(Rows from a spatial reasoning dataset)
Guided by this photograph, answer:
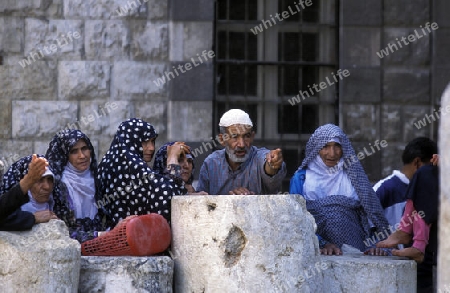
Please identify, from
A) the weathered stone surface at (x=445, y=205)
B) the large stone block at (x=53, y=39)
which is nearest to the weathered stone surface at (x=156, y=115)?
the large stone block at (x=53, y=39)

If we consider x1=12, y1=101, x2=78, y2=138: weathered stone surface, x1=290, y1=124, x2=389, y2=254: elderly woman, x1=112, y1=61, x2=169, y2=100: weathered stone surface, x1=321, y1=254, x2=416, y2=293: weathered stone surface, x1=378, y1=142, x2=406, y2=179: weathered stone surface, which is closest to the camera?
x1=321, y1=254, x2=416, y2=293: weathered stone surface

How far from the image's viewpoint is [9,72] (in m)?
8.03

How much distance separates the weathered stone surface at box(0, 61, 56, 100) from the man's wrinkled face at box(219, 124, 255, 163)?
2.67m

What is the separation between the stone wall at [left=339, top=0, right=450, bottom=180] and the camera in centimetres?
834

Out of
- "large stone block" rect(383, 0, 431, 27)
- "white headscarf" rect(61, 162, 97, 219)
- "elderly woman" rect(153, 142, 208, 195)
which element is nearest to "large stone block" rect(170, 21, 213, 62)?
"large stone block" rect(383, 0, 431, 27)

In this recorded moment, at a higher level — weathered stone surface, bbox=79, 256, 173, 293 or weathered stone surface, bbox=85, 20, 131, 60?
weathered stone surface, bbox=85, 20, 131, 60

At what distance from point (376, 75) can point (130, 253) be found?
392cm

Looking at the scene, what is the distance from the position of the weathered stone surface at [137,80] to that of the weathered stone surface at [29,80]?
0.54 m

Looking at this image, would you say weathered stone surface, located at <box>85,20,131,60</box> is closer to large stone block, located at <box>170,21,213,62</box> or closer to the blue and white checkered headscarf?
large stone block, located at <box>170,21,213,62</box>

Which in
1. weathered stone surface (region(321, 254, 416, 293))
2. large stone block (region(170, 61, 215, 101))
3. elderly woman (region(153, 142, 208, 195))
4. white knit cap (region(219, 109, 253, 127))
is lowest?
weathered stone surface (region(321, 254, 416, 293))

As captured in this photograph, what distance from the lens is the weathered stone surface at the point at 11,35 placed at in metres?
8.05

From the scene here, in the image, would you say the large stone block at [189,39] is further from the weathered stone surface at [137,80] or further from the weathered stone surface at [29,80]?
the weathered stone surface at [29,80]

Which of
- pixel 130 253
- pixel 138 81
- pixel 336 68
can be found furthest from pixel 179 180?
pixel 336 68

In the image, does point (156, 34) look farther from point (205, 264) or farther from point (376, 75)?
point (205, 264)
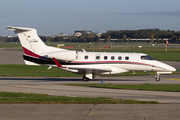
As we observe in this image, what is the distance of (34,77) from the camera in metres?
31.7

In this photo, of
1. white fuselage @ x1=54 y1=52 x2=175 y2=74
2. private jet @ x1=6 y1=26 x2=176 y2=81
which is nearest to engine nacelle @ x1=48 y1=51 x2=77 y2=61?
private jet @ x1=6 y1=26 x2=176 y2=81

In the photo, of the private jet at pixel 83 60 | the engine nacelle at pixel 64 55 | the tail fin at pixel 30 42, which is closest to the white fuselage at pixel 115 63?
the private jet at pixel 83 60

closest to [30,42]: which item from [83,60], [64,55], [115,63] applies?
[64,55]

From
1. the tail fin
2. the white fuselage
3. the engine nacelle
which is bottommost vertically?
the white fuselage

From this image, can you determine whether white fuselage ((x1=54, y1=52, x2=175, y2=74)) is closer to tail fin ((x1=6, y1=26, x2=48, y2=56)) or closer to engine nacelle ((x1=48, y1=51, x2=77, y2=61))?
engine nacelle ((x1=48, y1=51, x2=77, y2=61))

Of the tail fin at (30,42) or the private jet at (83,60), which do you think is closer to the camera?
the private jet at (83,60)

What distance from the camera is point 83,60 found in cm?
2820

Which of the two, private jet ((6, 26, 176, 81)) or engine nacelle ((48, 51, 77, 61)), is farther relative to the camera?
private jet ((6, 26, 176, 81))

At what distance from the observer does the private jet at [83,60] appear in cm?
2794

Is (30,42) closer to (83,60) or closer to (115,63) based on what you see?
(83,60)

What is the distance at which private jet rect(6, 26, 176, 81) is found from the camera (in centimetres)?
2794

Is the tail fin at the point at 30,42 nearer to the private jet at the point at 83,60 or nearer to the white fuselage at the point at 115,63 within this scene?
the private jet at the point at 83,60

WRITTEN REQUEST >>
Nothing in the entries should change as you copy them, except that the pictures are left out.

RESPONSE FOR THIS EXERCISE >>
Guided by this photograph, answer:
Please identify, from
A) the weathered stone surface at (x=445, y=205)
B) the large stone block at (x=53, y=39)
which is nearest to the weathered stone surface at (x=156, y=115)?
the large stone block at (x=53, y=39)

If we consider x1=12, y1=101, x2=78, y2=138: weathered stone surface, x1=290, y1=124, x2=389, y2=254: elderly woman, x1=112, y1=61, x2=169, y2=100: weathered stone surface, x1=321, y1=254, x2=416, y2=293: weathered stone surface, x1=378, y1=142, x2=406, y2=179: weathered stone surface, which is closest to the camera?
x1=321, y1=254, x2=416, y2=293: weathered stone surface

How far from the image's viewpoint is [9,72] (in m)?
8.03

How much distance separates the weathered stone surface at box(0, 61, 56, 100) from the man's wrinkled face at box(219, 124, 255, 163)?
2.67m

What is the separation between the stone wall at [left=339, top=0, right=450, bottom=180] and the camera in centimetres?
834

Out of
- "large stone block" rect(383, 0, 431, 27)
- "white headscarf" rect(61, 162, 97, 219)
- "elderly woman" rect(153, 142, 208, 195)
which element is nearest to "large stone block" rect(170, 21, 213, 62)?
"large stone block" rect(383, 0, 431, 27)

In this recorded moment, at a higher level — weathered stone surface, bbox=79, 256, 173, 293 or weathered stone surface, bbox=85, 20, 131, 60?
weathered stone surface, bbox=85, 20, 131, 60

At what distance from point (376, 75) can point (130, 253) be found?
392cm

Looking at the scene, what is the distance from the position of the weathered stone surface at [137,80] to that of the weathered stone surface at [29,80]?
0.54 m

Looking at this image, would you say weathered stone surface, located at <box>85,20,131,60</box> is closer to large stone block, located at <box>170,21,213,62</box> or closer to the blue and white checkered headscarf?
large stone block, located at <box>170,21,213,62</box>

Which in
1. weathered stone surface (region(321, 254, 416, 293))
2. large stone block (region(170, 61, 215, 101))
3. elderly woman (region(153, 142, 208, 195))
4. white knit cap (region(219, 109, 253, 127))
is lowest?
weathered stone surface (region(321, 254, 416, 293))

As captured in this photograph, what distance from the lens is the weathered stone surface at the point at 11,35 placed at in metres?
8.05

From the scene here, in the image, would you say the large stone block at [189,39] is further from the weathered stone surface at [137,80] or further from the weathered stone surface at [29,80]?
the weathered stone surface at [29,80]

Which of
- pixel 130 253
- pixel 138 81
- pixel 336 68
can be found furthest from pixel 179 180?
pixel 336 68

In the image, does point (156, 34) look farther from point (205, 264) or farther from point (376, 75)?
point (205, 264)
As we observe in this image, what is the distance of (34,77) from the camera in metres?
31.7

In this photo, of
1. white fuselage @ x1=54 y1=52 x2=175 y2=74
2. private jet @ x1=6 y1=26 x2=176 y2=81
which is nearest to engine nacelle @ x1=48 y1=51 x2=77 y2=61?
private jet @ x1=6 y1=26 x2=176 y2=81

In the photo, of the private jet at pixel 83 60 | the engine nacelle at pixel 64 55 | the tail fin at pixel 30 42, which is closest to the white fuselage at pixel 115 63?
the private jet at pixel 83 60

closest to [30,42]: which item from [83,60], [64,55], [115,63] applies?
[64,55]

From
1. the tail fin
2. the white fuselage
3. the engine nacelle
which is bottommost vertically?
the white fuselage

From this image, can you determine whether white fuselage ((x1=54, y1=52, x2=175, y2=74)) is closer to tail fin ((x1=6, y1=26, x2=48, y2=56)) or closer to engine nacelle ((x1=48, y1=51, x2=77, y2=61))?
engine nacelle ((x1=48, y1=51, x2=77, y2=61))

Of the tail fin at (30,42) or the private jet at (83,60), which do you think is closer to the camera?
the private jet at (83,60)

What distance from the camera is point 83,60 found in cm?
2820

Which of the two, private jet ((6, 26, 176, 81)) or engine nacelle ((48, 51, 77, 61)), is farther relative to the camera?
private jet ((6, 26, 176, 81))

At what distance from the observer does the private jet at [83,60] appear in cm?
2794

Is (30,42) closer to (83,60) or closer to (115,63) based on what you see?
(83,60)

What is the distance at which private jet rect(6, 26, 176, 81) is found from the camera (in centimetres)?
2794

Is the tail fin at the point at 30,42 nearer to the private jet at the point at 83,60 or nearer to the white fuselage at the point at 115,63 within this scene?
the private jet at the point at 83,60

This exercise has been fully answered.